• **ARBEITSAUFTRAG 1**:
Beantworte bitte anhand der Filmkritik:
(a) Welche Musik läuft, während sich H.P. Baxxters Weihnachtsbaum dreht?
(b) Wo würde H.P. Baxxter nach eigener Aussage niemals spielen?
(c) Was wird im Film vom Boden abgekratzt?
• **ARBEITSAUFTRAG 2**: Schreib aus der Filmkritik den Abschnitt zwischen „Harte Schnitte, humorvolle“ und „keine Maskenpflicht mehr.“ einschließlich wortgetreu ab.
• **ARBEITSAUFTRAG 3**: Setze die Filmkritik zum Film mit H.P. Baxxter nach ihrem letzten Satz fort.

• **TEXTAUSZUG**:
Harte Schnitte, humorvolle Widersprüche
Regisseurin Cordula Kablitz-Post arbeitet immer wieder mit harten Schnitten. Im einen Moment: H.P. Baxxters Weihnachtsbaum, der sich langsam um die eigene Achse dreht. Dazu: Spieluhrmusik, idyllisch und ruhig. Schnitt. Dröhnende Partymucke. H.P. schwitzt beim Sport. Szenen, die kontrastreicher nicht sein könnten.
Immer wieder bedient sich der Film dieses Stilmittels. An anderer Stelle: H.P. sagt, er würde niemals in einem Autokino spielen. Schnitt. Nächste Szene: H.P. Baxxter, wie er ein Autokino bespielt – eine willkommene Einladung zum Lachen.
Auch abseits davon versteht Kablitz-Post es, visuelle Elemente erzählerisch einzusetzen. So auch, als gezeigt wird, wie die “Masken tragen”-Aufkleber vom Boden abgekratzt werden. Die Zuschauer*innen wissen auf Anhieb: Die Corona-Regeln flachen ab, es gibt keine Maskenpflicht mehr.
Musiker im Lockdown: Rampensau eingesperrt
Mit seiner Komik versüßt der Film den Zuschauer*innen die Zeit. Das liegt nicht zuletzt an den witzigen Kommentaren von H.P. Baxxter, einem Mann der sich mit einer viel zu großen Selbstverständlichkeit für den Allergeilsten hält – außer beim Songwriten. Allein die flapsigen Sprüche sind schon ein Grund, den Film zu gucken.

• **ÜBUNGSDATEN**:

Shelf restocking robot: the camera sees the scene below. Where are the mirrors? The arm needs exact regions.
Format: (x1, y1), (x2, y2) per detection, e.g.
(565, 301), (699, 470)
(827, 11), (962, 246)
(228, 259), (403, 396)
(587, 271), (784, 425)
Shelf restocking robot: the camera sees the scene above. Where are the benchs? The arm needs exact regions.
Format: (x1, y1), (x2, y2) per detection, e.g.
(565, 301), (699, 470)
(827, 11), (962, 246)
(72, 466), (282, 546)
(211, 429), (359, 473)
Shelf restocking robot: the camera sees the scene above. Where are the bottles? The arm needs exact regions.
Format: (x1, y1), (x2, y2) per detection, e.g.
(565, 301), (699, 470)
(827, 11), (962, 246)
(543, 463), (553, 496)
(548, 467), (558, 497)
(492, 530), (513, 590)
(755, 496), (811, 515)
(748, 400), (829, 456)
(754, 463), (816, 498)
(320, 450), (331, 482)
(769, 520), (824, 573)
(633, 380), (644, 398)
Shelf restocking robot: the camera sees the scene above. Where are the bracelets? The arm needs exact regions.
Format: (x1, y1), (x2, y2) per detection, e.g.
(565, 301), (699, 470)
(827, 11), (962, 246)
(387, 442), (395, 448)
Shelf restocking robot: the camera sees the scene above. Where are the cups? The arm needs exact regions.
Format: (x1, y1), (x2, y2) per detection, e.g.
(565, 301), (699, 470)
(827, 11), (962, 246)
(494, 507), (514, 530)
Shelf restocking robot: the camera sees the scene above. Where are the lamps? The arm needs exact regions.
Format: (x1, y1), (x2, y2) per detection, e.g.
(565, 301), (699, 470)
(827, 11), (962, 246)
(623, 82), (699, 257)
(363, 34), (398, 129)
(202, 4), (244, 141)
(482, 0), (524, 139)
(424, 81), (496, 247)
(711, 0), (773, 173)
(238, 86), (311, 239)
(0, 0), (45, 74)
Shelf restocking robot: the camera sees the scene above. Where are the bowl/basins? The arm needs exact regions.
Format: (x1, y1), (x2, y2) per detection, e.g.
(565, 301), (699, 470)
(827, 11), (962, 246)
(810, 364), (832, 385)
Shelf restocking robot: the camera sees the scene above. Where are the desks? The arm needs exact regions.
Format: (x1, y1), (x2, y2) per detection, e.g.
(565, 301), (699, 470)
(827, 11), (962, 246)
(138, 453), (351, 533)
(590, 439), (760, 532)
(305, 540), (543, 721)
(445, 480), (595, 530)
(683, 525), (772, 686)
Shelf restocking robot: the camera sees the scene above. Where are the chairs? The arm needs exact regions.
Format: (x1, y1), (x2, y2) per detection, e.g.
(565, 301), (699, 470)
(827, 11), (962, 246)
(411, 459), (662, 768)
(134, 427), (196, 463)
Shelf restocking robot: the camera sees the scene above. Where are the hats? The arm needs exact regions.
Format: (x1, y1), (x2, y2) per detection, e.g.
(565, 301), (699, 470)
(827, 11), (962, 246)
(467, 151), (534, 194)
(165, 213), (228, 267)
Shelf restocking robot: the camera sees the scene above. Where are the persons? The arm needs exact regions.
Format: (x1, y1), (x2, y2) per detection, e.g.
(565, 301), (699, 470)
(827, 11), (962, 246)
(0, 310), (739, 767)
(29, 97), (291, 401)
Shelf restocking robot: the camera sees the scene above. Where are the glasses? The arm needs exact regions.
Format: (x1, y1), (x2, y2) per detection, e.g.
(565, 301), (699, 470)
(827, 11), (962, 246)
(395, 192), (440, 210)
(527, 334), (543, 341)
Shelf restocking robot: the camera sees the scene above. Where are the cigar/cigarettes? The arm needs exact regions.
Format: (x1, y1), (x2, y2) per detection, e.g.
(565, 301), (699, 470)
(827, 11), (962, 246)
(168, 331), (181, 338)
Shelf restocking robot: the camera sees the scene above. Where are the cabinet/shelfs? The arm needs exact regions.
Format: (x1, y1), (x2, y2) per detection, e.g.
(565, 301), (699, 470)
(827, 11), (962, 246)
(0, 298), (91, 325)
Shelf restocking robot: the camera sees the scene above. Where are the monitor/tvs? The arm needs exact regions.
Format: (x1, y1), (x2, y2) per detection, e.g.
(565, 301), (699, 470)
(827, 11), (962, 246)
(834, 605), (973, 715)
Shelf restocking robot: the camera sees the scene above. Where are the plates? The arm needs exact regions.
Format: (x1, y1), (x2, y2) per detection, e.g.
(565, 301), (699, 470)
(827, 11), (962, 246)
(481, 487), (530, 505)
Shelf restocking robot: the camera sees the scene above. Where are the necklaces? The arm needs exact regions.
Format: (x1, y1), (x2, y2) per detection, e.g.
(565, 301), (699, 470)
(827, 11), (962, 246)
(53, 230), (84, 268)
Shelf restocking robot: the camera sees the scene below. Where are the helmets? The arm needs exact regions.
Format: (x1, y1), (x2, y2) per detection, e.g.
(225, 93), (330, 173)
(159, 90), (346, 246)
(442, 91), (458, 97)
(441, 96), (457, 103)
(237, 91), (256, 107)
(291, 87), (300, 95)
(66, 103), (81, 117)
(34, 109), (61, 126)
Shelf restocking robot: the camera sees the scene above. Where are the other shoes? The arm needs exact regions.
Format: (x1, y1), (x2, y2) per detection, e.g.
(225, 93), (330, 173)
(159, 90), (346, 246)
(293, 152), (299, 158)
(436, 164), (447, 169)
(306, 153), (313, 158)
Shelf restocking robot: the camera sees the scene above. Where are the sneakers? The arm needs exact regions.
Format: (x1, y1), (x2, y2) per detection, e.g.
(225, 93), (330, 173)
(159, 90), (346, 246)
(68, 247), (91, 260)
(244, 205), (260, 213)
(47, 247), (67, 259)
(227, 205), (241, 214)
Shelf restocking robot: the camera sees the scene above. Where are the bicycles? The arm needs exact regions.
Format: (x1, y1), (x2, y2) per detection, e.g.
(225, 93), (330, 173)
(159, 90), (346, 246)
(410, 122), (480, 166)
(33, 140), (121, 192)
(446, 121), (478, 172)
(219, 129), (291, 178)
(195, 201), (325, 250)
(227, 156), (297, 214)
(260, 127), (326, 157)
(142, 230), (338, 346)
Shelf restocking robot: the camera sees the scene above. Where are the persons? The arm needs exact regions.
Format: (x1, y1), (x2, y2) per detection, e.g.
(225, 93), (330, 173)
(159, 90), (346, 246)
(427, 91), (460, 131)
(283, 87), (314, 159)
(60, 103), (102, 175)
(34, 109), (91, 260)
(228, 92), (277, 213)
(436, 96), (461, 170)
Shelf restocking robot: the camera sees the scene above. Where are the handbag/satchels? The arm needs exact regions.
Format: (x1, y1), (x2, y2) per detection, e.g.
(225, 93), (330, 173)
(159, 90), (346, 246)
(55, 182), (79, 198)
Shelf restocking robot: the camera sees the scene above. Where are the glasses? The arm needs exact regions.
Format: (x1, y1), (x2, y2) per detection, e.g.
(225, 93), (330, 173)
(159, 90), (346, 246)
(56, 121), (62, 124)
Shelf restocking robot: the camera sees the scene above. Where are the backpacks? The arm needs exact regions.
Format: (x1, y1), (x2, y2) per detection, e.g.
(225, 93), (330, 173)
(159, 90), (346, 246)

• **ERWARTETE ANTWORT 1**:
(a) Spieluhrmusik
(b) In einem Autokino
(c) Die „Masken tragen“-Aufkleber

• **ERWARTETE ANTWORT 2**:
Harte Schnitte, humorvolle Widersprüche
Regisseurin Cordula Kablitz-Post arbeitet immer wieder mit harten Schnitten. Im einen Moment: H.P. Baxxters Weihnachtsbaum, der sich langsam um die eigene Achse dreht. Dazu: Spieluhrmusik, idyllisch und ruhig. Schnitt. Dröhnende Partymucke. H.P. schwitzt beim Sport. Szenen, die kontrastreicher nicht sein könnten.
Immer wieder bedient sich der Film dieses Stilmittels. An anderer Stelle: H.P. sagt, er würde niemals in einem Autokino spielen. Schnitt. Nächste Szene: H.P. Baxxter, wie er ein Autokino bespielt – eine willkommene Einladung zum Lachen.
Auch abseits davon versteht Kablitz-Post es, visuelle Elemente erzählerisch einzusetzen. So auch, als gezeigt wird, wie die “Masken tragen”-Aufkleber vom Boden abgekratzt werden. Die Zuschauer*innen wissen auf Anhieb: Die Corona-Regeln flachen ab, es gibt keine Maskenpflicht mehr.

• **ERWARTETE ANTWORT 3**:
Allerdings – oder vielleicht gerade deshalb – fehlt dem Film zwischen all den Witzen emotionale Tiefe. Von H.P. Baxxter wird das Bild des Partyanimals gezeichnet. Aber wie ergeht es ihm, wenn all die Partys und Auftritte nicht stattfinden dürfen? Wenn ihm durch die Pandemie die Hände gebunden sind? Wie fühlt sich eine eingesperrte Rampensau? Nicht nur sind die Auftritte sein größter Lebensinhalt, als Berufsmusiker ist er auch finanziell davon abhängig.
Auch wenn der Film hier und da mal aufgreift, dass der Band etwas fehlt in diesen Corona-Jahren, gelingt es nicht, in dem Punkt weiter in die Tiefe zu gehen. Vielmehr werden die Zuschauer*innen teils ratlos zurückgelassen. Als H.P. Baxxter sagt, ihm fehle die Inspiration während des Lockdowns, ist die Erwartung hoch. Erfahren die Zuschauer jetzt mehr über Baxxters Einstellung? Schnitt. Fehlanzeige: Gezeigt wird sein aserbaidschanischer Teppich. Keine Antworten, keine großen Emotionen, stattdessen unerfüllte Erwartungen.
Verglichen mit anderen Dokumentarfilmen über Musiker*innen, wie beispielsweise dem über Taylor Swift, bekommen die Zuschauer*innen kaum ein anderes Bild von H.P. Baxxter, als sie es ohnehin schon haben. Vielleicht gibt es keine Tiefe bei Baxxter? Alles nur “Hyper, Hyper”?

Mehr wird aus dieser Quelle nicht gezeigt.